Can you please do a series on statistics

@Mutual_Information Жыл бұрын

That's a bit broad. Is there a particular topic you're interested in?

@hihellohowrumfine Жыл бұрын

@@Mutual_Information specifically statistical learning theory, something like what 3blue1brown channel has done for linear algebra. A lot of times when I read ML papers, it's hard to deeply appreciate why certain techniques work.

@abramgeorge3290 Жыл бұрын

why didn't we use importance sampling in Q-Learning, I have been searching for an answer for days with no clue

@raghavendrakaushik1691 4 ай бұрын

At 4:23 Shouldn't it be traversing backwards in time for MC?

@swastiksharma2683 10 ай бұрын

you have so good content but you tried to make the video as short as you can due to which there are no natural pauses in the video making it difficult to focus and understand your content.

@Mutual_Information 10 ай бұрын

I think you're right. I'll have fewer cuts in future videos, and I have less cuts in my more recent ones.

@imanmossavat9383 Жыл бұрын

why the mean TD performance is getting worst as you increase m (11:24)

@Mutual_Information Жыл бұрын

I am not sure.. but I know the behavior is expected. That's actually a question posed in Sutton/Barto's book and I'm sure the answer is online somewhere.

@imanmossavat9383 Жыл бұрын

@@Mutual_Information Thank you for your response. I really benefit from your videos. If I figure out the answer, I will share it here.

@danielm3772 Жыл бұрын

From what I have read online and my personal interpretation: this is due to 2 factors, mainly a big value for alpha and the initial state values. I we take the 5 states (calling them A,B,C,D,E) example, we know that the true values are 1/6, 2/6, 3/6, 4/6, 5/6. If we then use an initialization schema of 1/2 for all of them, then first we will see a decrease in the error due to the update of A,B,D,E (as they have the biggest difference compared to the true value), however at some point they are going to stabilize and V(C) is going to change as well, and because the value of alpha is big, we will move away from 1/2 (which corresponds to the initial AND true value) by an non-negligeable amount. Hope that helps.

@sidnath7336 Жыл бұрын

Could we get videos on Markov Chain Monte Carlo methods?

@Mutual_Information Жыл бұрын

MCMC! Absolutely, just may take me a bit to get to it

@hansthompson Жыл бұрын

where is part five? in production?

@Mutual_Information Жыл бұрын

Yea, I took a little break before starting part 5. I'm currently writing it. It'll take sometime. Should be ready in January.

@hansthompson Жыл бұрын

@Mutual Information very easy to follow. I'll be patiently waiting.

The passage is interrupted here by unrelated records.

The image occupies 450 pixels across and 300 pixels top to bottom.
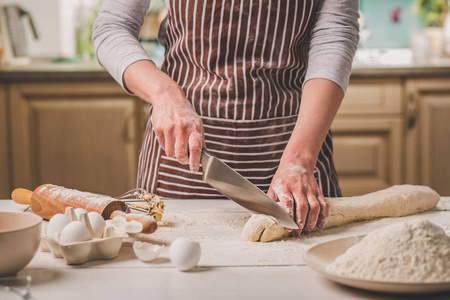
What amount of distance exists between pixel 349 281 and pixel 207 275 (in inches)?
7.0

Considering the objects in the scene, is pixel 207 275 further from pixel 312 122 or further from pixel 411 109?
pixel 411 109

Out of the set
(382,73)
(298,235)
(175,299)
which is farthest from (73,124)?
(175,299)

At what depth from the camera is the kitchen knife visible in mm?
878

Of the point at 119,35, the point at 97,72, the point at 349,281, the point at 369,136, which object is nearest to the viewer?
the point at 349,281

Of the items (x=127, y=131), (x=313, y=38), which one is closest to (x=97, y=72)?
(x=127, y=131)

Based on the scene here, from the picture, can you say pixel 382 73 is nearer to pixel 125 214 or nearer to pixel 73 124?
pixel 73 124

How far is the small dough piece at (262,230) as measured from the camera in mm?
857

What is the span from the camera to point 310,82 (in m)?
1.17

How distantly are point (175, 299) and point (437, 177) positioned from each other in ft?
6.84

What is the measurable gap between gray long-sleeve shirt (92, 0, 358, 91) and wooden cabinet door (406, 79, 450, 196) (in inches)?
50.5

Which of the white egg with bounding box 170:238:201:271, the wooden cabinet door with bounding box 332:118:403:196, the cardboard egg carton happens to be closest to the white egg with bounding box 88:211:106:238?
the cardboard egg carton

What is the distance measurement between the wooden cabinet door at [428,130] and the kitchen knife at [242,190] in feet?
5.57

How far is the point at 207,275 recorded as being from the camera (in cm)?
71

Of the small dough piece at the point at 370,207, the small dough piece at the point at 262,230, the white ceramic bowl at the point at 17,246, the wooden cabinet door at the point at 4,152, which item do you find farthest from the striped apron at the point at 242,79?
the wooden cabinet door at the point at 4,152
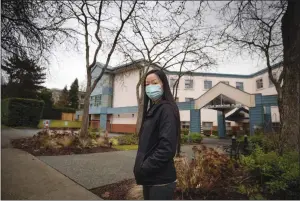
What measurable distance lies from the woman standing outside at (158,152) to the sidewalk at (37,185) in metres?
2.64

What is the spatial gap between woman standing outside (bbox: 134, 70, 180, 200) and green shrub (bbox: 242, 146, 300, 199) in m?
3.17

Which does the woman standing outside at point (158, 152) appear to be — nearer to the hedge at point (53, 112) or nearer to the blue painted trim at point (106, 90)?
the blue painted trim at point (106, 90)

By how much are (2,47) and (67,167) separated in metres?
4.07

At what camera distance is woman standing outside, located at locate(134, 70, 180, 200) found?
1.86 m

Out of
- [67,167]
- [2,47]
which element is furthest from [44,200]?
[2,47]

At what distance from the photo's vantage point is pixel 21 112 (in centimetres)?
2634

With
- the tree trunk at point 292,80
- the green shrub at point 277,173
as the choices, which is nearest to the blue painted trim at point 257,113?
the tree trunk at point 292,80

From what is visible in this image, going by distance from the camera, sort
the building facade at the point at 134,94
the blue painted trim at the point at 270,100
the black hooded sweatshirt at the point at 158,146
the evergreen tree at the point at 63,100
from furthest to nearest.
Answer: the evergreen tree at the point at 63,100
the building facade at the point at 134,94
the blue painted trim at the point at 270,100
the black hooded sweatshirt at the point at 158,146

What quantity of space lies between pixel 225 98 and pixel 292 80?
1485 centimetres

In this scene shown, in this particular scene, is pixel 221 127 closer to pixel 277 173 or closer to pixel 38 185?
pixel 277 173

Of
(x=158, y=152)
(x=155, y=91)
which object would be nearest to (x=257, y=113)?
(x=155, y=91)

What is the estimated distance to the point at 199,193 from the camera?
420cm

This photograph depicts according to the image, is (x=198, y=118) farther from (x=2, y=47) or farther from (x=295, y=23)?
(x=2, y=47)

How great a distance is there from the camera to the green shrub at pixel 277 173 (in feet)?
12.9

Thanks.

@raminessalat9803 Жыл бұрын

You videos are amazing and I know the time spent for creating these are probably astronomical. But i do have a feedback that would help your videos and its my own observation. I think your body language is too much and I feel it is very unnatural/isn't meaningful for the content. I don't know if you are actually forcing it to have a body language or not, but I think body language is something that happens naturally and you don't need to try too hard for it. At first when I started to watch your videos, that was something that was repelling for me personally but when I saw your content, I became a fan of your channel. So hope you take it as a constructive feedback from a fan.

@Mutual_Information Жыл бұрын

Thank you, appreciate the genuine feedback, and I know what you mean. There's this awkward robotic-ness that's difficult to shake. But I think some of it is due this set up. In my more recent videos, my new setup has hopefully brought the unnaturalness down. A work in progress. I also may de-burden myself with trying to match my language with what I'll anticipate will be on screen.